Kurt Hildebrand / The Record-Courier
Anthony Angel Llamas

A soccer youth coach, who survived a horrific June 18, 2022, vehicle collision, testified that she is in pain every day after a collision with a Dayton man who admitted to driving under the influence causing substantial bodily harm.

Anthony Angel Llamas, 22, was sentenced to 2-5 years in prison and taken into custody on Tuesday.

Both the women, who were in a Toyota Rav 4 and headed to get pizza with the soccer team that evening, described how the collision at Presbyterian Curve on U.S. Highway 50 affected them.
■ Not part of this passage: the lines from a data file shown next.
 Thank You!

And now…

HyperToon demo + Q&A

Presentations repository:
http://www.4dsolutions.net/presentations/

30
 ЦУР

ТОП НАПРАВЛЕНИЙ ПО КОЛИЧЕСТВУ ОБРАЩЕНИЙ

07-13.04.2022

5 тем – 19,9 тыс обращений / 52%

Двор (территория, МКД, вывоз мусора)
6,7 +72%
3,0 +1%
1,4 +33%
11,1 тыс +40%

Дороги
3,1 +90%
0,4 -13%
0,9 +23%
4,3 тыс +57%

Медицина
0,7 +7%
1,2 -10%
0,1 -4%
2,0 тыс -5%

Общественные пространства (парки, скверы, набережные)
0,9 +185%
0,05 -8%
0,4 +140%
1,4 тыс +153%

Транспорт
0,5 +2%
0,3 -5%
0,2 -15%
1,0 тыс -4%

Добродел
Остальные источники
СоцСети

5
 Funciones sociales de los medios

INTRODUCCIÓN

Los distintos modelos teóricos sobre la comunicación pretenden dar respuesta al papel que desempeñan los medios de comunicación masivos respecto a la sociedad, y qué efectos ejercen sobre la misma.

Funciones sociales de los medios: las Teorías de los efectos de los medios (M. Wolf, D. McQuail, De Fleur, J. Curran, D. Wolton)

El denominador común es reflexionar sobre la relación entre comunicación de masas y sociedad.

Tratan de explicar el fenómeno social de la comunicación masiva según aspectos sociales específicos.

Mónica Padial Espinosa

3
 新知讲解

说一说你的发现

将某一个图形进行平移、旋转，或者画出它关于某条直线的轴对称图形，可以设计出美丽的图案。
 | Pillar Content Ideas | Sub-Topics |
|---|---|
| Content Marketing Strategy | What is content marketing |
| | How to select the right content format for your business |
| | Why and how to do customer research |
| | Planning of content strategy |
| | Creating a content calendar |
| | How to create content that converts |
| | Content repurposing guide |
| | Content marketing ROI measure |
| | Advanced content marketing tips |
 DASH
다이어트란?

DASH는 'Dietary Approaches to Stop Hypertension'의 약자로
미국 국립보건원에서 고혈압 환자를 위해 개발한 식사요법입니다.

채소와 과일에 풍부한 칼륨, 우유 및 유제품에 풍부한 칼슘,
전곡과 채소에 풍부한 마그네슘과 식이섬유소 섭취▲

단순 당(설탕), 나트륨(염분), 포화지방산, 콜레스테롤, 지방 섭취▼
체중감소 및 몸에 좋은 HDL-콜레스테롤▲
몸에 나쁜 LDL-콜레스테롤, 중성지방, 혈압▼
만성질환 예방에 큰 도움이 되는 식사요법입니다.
The passenger, who was navigating, said she suffered from a broken back and was unconscious when she was pulled from the wreckage.

She said just a few minutes earlier they were discussing whether her daughter would be riding in the vehicle.



Her husband was following a few cars behind, and she said he thought she was dead.

“Drinking and driving is a choice,” she said. “When you make a decision like Anthony did, there are consequences.”

Attorney Adam Spicer and prosecutor Jim Sibley asked District Judge Tod Young to follow the negotiated agreement in the case.

“One bad day can alter so many lives,” Spicer said of the collision. Llamas grew up in Dayton and was studying to be a nurse.

He’d already received a phlebotomist certificate and was attending Western Nevada College.

“Here’s someone who was off to a great start, and this makes it harder,” he said.

“This was a horrible situation on all fronts and changed the lives of a number of people,” Sibley said.

“I regret what I did every day,” Llamas read from a written statement. “I wasn’t thinking of the consequences, though I knew better.”

Llamas was driving a BMW on US-50 with a .11 blood alcohol content when he crossed the centerline.

In addition to a mandatory prison term, Llamas will have to make $521,942.17 in restitution. He was ordered to return to court within two weeks of his release to make payments arrangements.